Post-bariatric surgery lab tests: are they excessive and redundant?.

Surgical endoscopy

Terri Menser, Jose Muniz Castro, Adriana Lopez, Stephen L Jones, Bita A Kash, Vadim Sherman, Nabil Tariq

Affiliations

  1. Department of Surgery, Houston Methodist, 6550 Fannin Street, Smith Tower, Suite 1601, Houston, TX, 77030, USA.
  2. Center for Outcomes Research and Department of Surgery, Houston Methodist, Houston, TX, USA.
  3. Department of Healthcare Policy and Research, Weill Cornell Medical College, New York, NY, USA.
  4. Department of Surgery, Weill Cornell Medical College, New York, NY, USA.
  5. Department of Surgery, Houston Methodist, 6550 Fannin Street, Smith Tower, Suite 1601, Houston, TX, 77030, USA. [email protected].
  6. Department of Surgery, Weill Cornell Medical College, New York, NY, USA. [email protected].

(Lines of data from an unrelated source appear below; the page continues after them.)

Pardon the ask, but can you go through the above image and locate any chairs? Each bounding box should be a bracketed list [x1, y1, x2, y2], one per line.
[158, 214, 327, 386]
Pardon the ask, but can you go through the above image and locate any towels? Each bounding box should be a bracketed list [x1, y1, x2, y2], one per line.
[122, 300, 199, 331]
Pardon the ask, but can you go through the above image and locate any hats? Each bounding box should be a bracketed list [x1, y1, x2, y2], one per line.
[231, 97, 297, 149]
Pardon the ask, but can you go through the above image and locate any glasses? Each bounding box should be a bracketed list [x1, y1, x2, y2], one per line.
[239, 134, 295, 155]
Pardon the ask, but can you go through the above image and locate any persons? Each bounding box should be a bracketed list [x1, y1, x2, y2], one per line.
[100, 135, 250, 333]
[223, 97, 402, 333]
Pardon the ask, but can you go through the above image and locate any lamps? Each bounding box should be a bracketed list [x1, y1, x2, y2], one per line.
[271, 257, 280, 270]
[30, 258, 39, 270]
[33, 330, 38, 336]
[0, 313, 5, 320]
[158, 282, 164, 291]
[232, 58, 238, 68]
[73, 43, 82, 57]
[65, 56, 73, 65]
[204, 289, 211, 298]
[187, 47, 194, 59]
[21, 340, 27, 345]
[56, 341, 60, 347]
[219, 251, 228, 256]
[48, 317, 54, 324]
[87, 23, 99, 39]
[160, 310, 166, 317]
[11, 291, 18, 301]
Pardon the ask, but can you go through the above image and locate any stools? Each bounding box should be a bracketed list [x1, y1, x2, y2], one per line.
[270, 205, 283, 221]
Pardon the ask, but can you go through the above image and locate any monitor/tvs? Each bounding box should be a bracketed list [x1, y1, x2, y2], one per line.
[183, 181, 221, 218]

PMID: 31676922 PMCID: PMC7525273 DOI: 10.1007/s00464-019-07216-9

Abstract

INTRODUCTION: Following bariatric surgery, ongoing postoperative testing is required to measure nutritional deficiencies; the purpose of this study was to quantify the prevalence of these nutritional deficiencies based on two-year follow-up tests at recommended time points.

METHODS AND PROCEDURES: A retrospective data analysis was conducted of all laboratory tests for bariatric patients who underwent surgery between May 2016 and January 2018 with available lab data (n = 397). Results for nine different nutritional labs were categorized into six recommended postoperative time periods based on time elapsed since the procedure date. Binary variables were created for each laboratory result to calculate descriptive statistics of abnormalities for each lab test over time and used in the individual GEE logistic regression models. Grouped logistic regression examined the total nutritional deficiencies of the nine combined nutrients considering total available labs.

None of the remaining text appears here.